POR QUE VOCÊ DECIDIU COMPOR TANTO SOBRE SEXO E RELIGIÃO?
Quando foi que eu não explorei as políticas de sexo e religião? Apenas segui com meus estudos.
QUAL É A SUA RELAÇÃO COM O CATOLICISMO ATUALMENTE?
O Catolicismo é a minha alma mater (“a mãe que alimenta ou nutre”). É a escola que eu frequentava, e pra onde eu posso voltar quando eu quiser, pois eu sofri a opressão e todo o abuso, mas também aproveitei toda a pompa e circunstância, o drama e a confusão, e a hipocrisia e a loucura. Sinto que posso dizer e querer o que quiser. Fui excomungada pela Igreja Católica algumas vezes, mas também sinto que este novo Papa é moderno, e acho que talvez sejamos capazes de nos unir e conversar sobre sexo.
VOCÊ LEU 50 TONS DE CINZA?
Sim. É subliteratura. Não é muito sexy, talvez para alguém que nunca transou na vida. Eu fiquei esperando por algo excitante e louco acontecer naquele tal quarto de jogos, e pensei: “Humm, muitas palmadas”. Eu também pensei: “Isso é tão surreal, porque nenhum cara faz tanto sexo oral assim numa garota”. Desculpa, mas ninguém chupa tanta b*ceta assim, que nem o cara do livro.

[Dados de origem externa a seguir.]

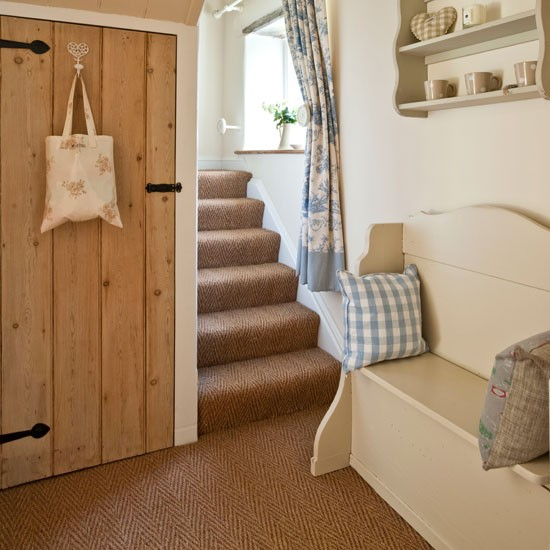 Provide a comfy seat | Country hallway ideas - 10 of the best | Hallway | PHOTO GALLERY | Country Homes and Interiors | Housetohome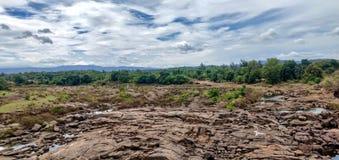 Sucha rzeki i zieleni natura Gra natura zdjęcie stock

VOCÊ ACHA QUE SUAS OPINIÕES SOBRE SEXO MUDARAM, VEJAMOS, NOS ÚLTIMOS 25 ANOS?
Certamente não. Não mesmo. Sexo é maravilhoso, é uma parte necessária da vida.
MUITAS MÚSICAS NESSE ÁLBUM SÃO BEM ROMÂNTICAS. VOCÊ SE VÊ CASANDO NOVAMENTE?
Espera, o que o romance tem a ver com o casamento?
ELES NÃO ANDAM JUNTOS? É O QUE TODOS DIZEM NA AMÉRICA.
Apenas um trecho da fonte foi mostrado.